突然顔にピリッとした痛みが現れた。顔を少し触っただけで突発的に強い痛みが走る…。このような症状が起こるときは、どんな病気を疑えばよいのでしょうか。顔の痛みが長引けば、生活をするうえでもたいへん大きなストレスとなってしまいます。今回は顔に痛みが走る三叉神経痛(さんさしんけいつう)について説明します。

目次

三叉神経とは?

三叉神経は、主として顔の感覚を伝える神経です。顔の上、中、下に3つの神経に分かれているので三叉神経と名前がつけられており、上(おでこ、こめかみ)を第1枝(眼神経)、中(頬、上あご)を第2枝(上顎神経)、下(おとがい、下あご)を第3枝(下顎神経)と呼んでいます。

三叉神経痛とは?

顔の一部分に発作性の痛みが起こるのが三叉神経痛です。「人が体験する痛みの中でも最も強い痛み」と表現されるほどの激痛です。三叉神経の障害に関係して起こる「典型的三叉神経痛」と、様々な原因によって二次的に起こる「症候性三叉神経痛」(有痛性三叉神経ニューロパチー)があります。

典型的三叉神経痛の原因は、頭蓋内で三叉神経が血管に圧迫されるためということが分かってきました。脳幹から三叉神経が出る部位で、神経が血管に押されて神経の機能異常がおこり、三叉神経痛を起こします。

一方、症候性三叉神経痛の原因はさまざまです。帯状疱疹が三叉神経に発症した場合、外傷や放射線治療などで三叉神経が傷ついた場合、多発性硬化症のプラークや脳腫瘍、脳動脈瘤などの病変が三叉神経の近くに発症した場合などがあります。

特徴

女性の口元

顔の片側に発作的に数秒から数分続く激痛が、繰り返し起こります。

三叉神経痛は身体の中で最も強い痛みです。「電気ショックのような」「突き刺すような」「雷が落ちたような」と表現されるとても激しい発作痛です。

発作と発作の間には、ほとんどの人は症状がありません。

日中に発症することが多く、眠っているときには発作痛が出ることはありません。

洗顔、歯磨き、ひげそり、冷たい風に当たるなどの、痛くない刺激によって痛みが誘発されるのが特徴です。

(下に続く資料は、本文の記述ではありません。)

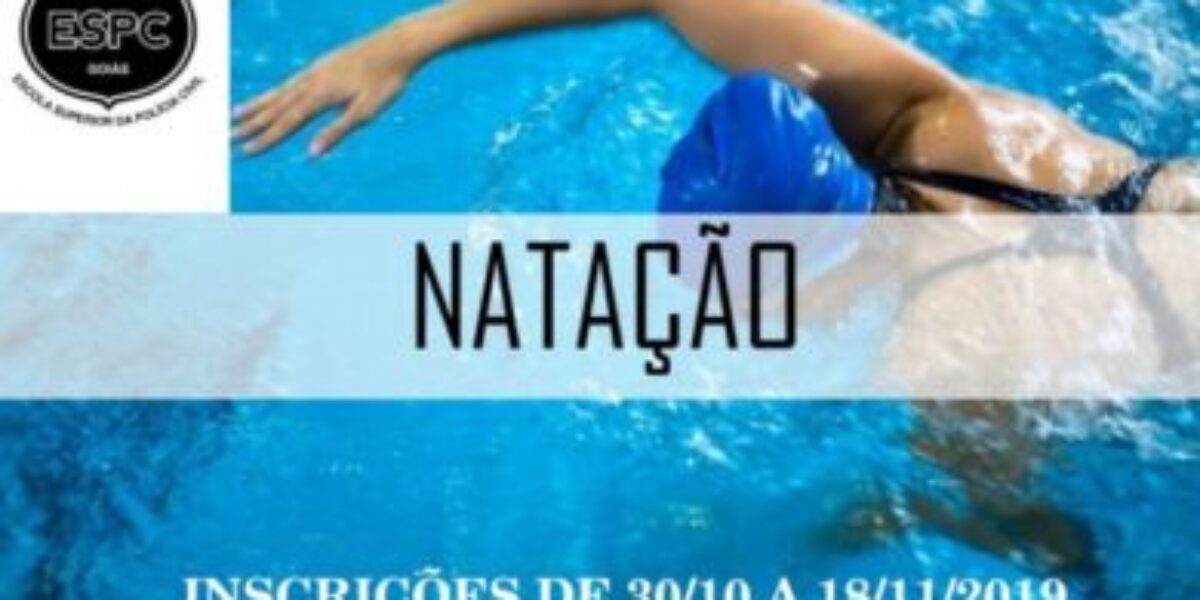 Natação – Inscrições Abertas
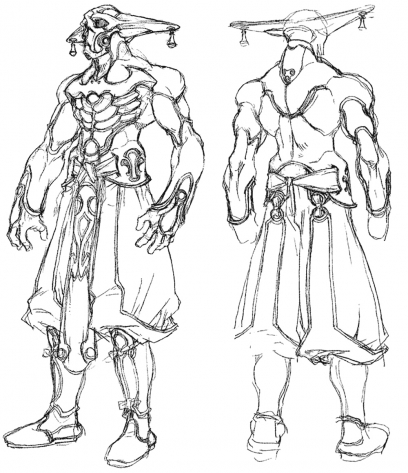 Grahf concept art from the video game Xenogears
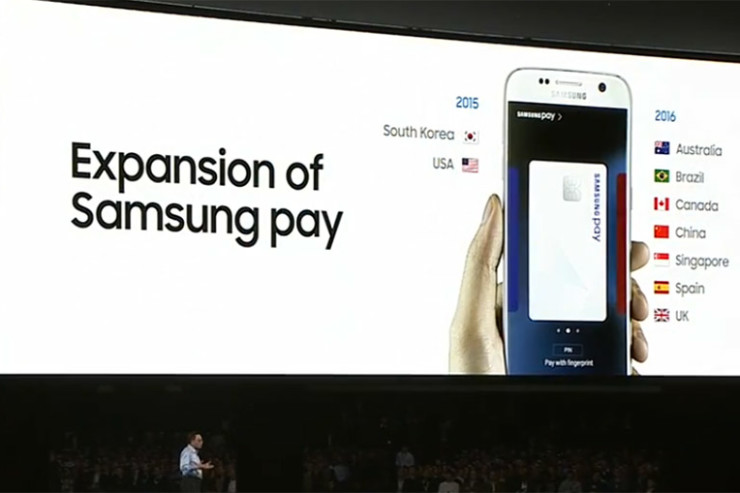 Samsung Pay global expansion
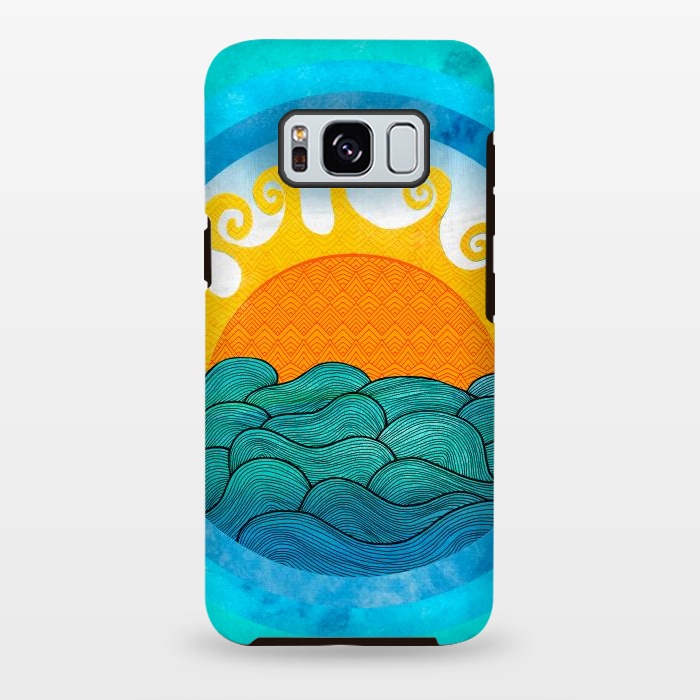 Galaxy S8 plus StrongFit A Happy Day II by Pom Graphic Design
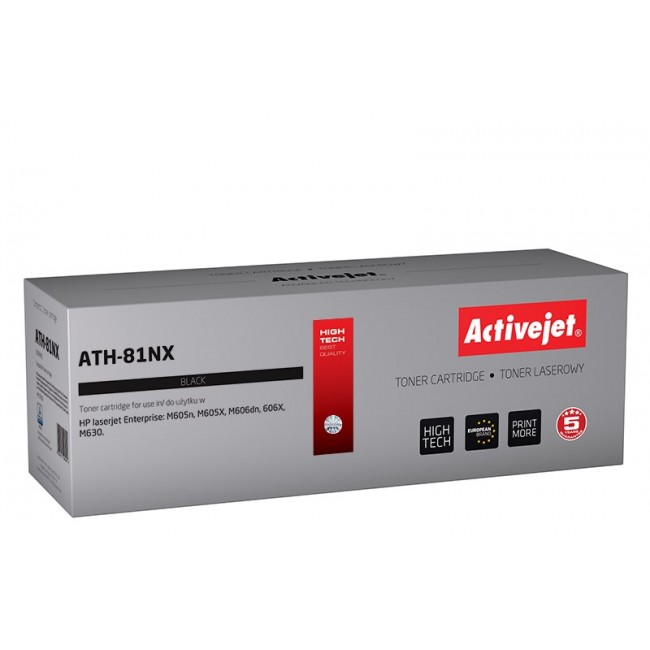 Activejet ATH-81NX toner (replacement for HP 81X CF281X Supreme 25000 pages black)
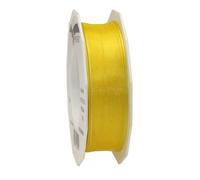PRÄSENT - Four Seasons Organza wired edge Ribbon Yellow 25 mm width, 25 m length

顔の特定の部分を軽く触ったり、しゃべったりするときにも発作痛が現れることがあります。痛みが強くなってくると、食べられない、しゃべることができないなど日常生活にも支障が起こります。

第1枝よりも第2枝と第3枝に多く起こります。また、三叉神経の第2枝や第3枝は歯にも分布しており、虫歯の痛みと区別がつかないこともあり、歯を何本も抜かれていることがあります。もちろん抜歯をしても痛みは治まりません。

症候性三叉神経痛は原因となる疾患の診断が大切になります。痛みが典型的なものより長く続いたり、原因の病気の進行に伴って症状がだんだん強くなったりします。三叉神経痛から、腫瘍や脳動脈瘤などがみつかることもあります。

どんな人がかかりやすい?

典型的三叉神経痛は、60歳以降の女性に発症することが多いとされています。加齢による動脈硬化により三叉神経の周りの硬くなった血管が神経に触れて、神経が傷ついて痛みの原因となるからです。

症候性三叉神経痛は、それぞれの原因の病気によるので、特にかかりやすい年齢や性別などの傾向に特徴はありません。

まとめ

三叉神経痛は、顔に激しい痛みが起こる病気です。三叉神経が血管や脳腫瘍などに圧迫されることが原因であるといわれています。三叉神経痛の痛みは患者本人にしか分からず、他の人に話しても理解が得られないこともあり一人で悩んでいる方も多くいます。三叉神経痛の原因となっている病気がないかを確認するためにも適切な診断を受けることが必要不可欠です。